══ SUPPLIED PASSAGE
Chief UN weapons inspector, Dr Hans Blix, is due to go to Baghdad at the weekend for talks after Iraq's ambassador to the UN, Mr Mohamed Al-Douri, said Iraq now had "no objection" to the use of U2 surveillance aircraft.

Mr Hosam Mohammed Amin, who is in charge of Iraqi liaison with the inspectors, said: "We shall do our best to make his visit successful." But President George Bush has warned that Iraq had "weeks, not months" to prove to UN inspectors it had no weapons of mass destruction.

Iraq's ruling Baath Party predicted that Mr Powell's speech to the UN Security Council tomorrow would be "made up of lies and fabrications", said Mr Amin.

"They won't be really proof, they will be fabricated space and aerial photos. If we are given the chance to look at these photos, we will prove they are lies," said Mr Amin.

The information would be designed to justify a conflict, he added, urging the Security Council members to "not give in again to American blackmail".

While promising of increased cooperation with the UN inspectors, a defiant Iraq has meanwhile been making plans to defend itself from a US invasion. President Saddam and senior aides appear to be concentrating on defending Baghdad rather than the whole country - a scenario for street-by-street fighting in a civilian milieu that would be totally unlike the desert campaign of the 1991 Gulf war.

They have also threatened to launch suicide attacks against US nationals in the Middle East if war starts.

Libyan leader Col Muammer Gadafy warned yesterday that terrorists would retaliate and be victorious if the United States attacked Iraq and that Saddam Hussein would rather die than leave his country for exile.

"Terrorism will be victorious if you follow this road, the road of war," Mr Gadafy told reporters in the Ethiopian capital after the first summit of the African Union when asked about the possible consequences of such a conflict.

"Don't believe the lie that says that Saddam Hussein would leave Iraq. He would stay or die in Iraq," he added.
════
══ RECORD EXCERPTS
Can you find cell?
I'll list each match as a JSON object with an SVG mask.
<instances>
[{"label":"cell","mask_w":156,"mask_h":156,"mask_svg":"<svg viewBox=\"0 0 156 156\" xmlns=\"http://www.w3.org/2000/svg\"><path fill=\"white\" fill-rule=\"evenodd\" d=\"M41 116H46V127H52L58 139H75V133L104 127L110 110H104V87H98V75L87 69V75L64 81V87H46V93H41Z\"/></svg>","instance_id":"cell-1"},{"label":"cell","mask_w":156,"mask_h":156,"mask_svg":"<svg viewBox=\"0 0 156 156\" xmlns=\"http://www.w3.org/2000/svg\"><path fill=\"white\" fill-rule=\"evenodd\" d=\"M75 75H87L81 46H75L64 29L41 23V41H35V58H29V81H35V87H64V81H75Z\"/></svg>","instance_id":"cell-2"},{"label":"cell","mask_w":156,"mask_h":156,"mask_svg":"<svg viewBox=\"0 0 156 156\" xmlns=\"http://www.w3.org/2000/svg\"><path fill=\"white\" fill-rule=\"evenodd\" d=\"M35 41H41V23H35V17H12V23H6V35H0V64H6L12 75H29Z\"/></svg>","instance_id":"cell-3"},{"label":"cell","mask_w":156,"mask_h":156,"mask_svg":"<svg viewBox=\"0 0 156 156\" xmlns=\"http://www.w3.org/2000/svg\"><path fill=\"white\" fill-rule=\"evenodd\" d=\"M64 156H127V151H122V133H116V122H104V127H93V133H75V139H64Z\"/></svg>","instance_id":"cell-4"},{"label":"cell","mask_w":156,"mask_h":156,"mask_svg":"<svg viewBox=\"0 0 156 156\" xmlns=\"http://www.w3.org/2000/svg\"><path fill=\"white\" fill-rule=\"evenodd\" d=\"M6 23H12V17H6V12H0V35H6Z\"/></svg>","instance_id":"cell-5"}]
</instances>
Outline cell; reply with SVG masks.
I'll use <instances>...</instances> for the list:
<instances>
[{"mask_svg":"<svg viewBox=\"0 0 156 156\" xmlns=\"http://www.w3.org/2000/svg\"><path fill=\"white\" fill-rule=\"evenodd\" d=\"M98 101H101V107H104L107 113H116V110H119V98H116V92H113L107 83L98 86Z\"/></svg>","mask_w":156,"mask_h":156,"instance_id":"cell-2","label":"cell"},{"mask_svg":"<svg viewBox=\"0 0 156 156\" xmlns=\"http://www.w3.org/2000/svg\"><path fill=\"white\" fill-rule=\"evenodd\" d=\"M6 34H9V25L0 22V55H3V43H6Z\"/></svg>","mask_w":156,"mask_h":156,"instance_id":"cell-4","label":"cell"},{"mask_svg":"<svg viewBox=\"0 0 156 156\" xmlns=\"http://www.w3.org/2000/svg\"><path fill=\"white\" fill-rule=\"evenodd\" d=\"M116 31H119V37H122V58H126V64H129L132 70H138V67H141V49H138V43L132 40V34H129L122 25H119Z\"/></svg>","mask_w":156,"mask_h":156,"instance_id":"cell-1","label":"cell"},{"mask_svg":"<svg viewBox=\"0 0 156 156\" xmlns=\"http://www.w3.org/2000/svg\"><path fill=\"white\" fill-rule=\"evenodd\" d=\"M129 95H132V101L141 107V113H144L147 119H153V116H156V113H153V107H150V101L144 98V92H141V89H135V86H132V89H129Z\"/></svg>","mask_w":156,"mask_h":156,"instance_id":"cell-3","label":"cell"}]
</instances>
════
WHAT THE EXERCISE ASKS:
Reproduce verbatim the part of the report on Iraq and the UN weapons inspectors that runs from "Libyan leader Col" up to and including "country for exile.".

RESPONSE FOR THIS EXERCISE:
Libyan leader Col Muammer Gadafy warned yesterday that terrorists would retaliate and be victorious if the United States attacked Iraq and that Saddam Hussein would rather die than leave his country for exile.